Data Ingestion with Lakeflow Connect
Overview
Experience | In Person |
---|---|
Type | Paid Training |
Duration | 240 min |
In this course, you’ll learn how to have efficient data ingestion with Lakeflow Connect and manage that data. Topics include ingestion with built-in connectors for SaaS applications, databases and file sources, as well as ingestion from cloud object storage, and batch and streaming ingestion. We'll cover the new connector components, setting up the pipeline, validating the source and mapping to the destination for each type of connector. We'll also cover how to ingest data with Batch to Streaming ingestion into Delta tables, using the UI with Auto Loader, automating ETL with DLT or using the API.
This will prepare you to deliver the high-quality, timely data required for AI-driven applications by enabling scalable, reliable, and real-time data ingestion pipelines. Whether you're supporting ML model training or powering real-time AI insights, these ingestion workflows form a critical foundation for successful AI implementation.
##############################
**Given exercise 1**
What is the duration of the Lakeflow Connect course, according to the course overview?
**Given exercise 2**
Extract from the course overview the passage running from "This will prepare" up to and including "successful AI implementation.".

**Provided material**
##############################
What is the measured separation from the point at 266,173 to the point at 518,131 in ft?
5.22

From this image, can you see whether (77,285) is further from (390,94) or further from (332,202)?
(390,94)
##############################
**Response 1**
240 minutes

**Response 2**
This will prepare you to deliver the high-quality, timely data required for AI-driven applications by enabling scalable, reliable, and real-time data ingestion pipelines. Whether you're supporting ML model training or powering real-time AI insights, these ingestion workflows form a critical foundation for successful AI implementation.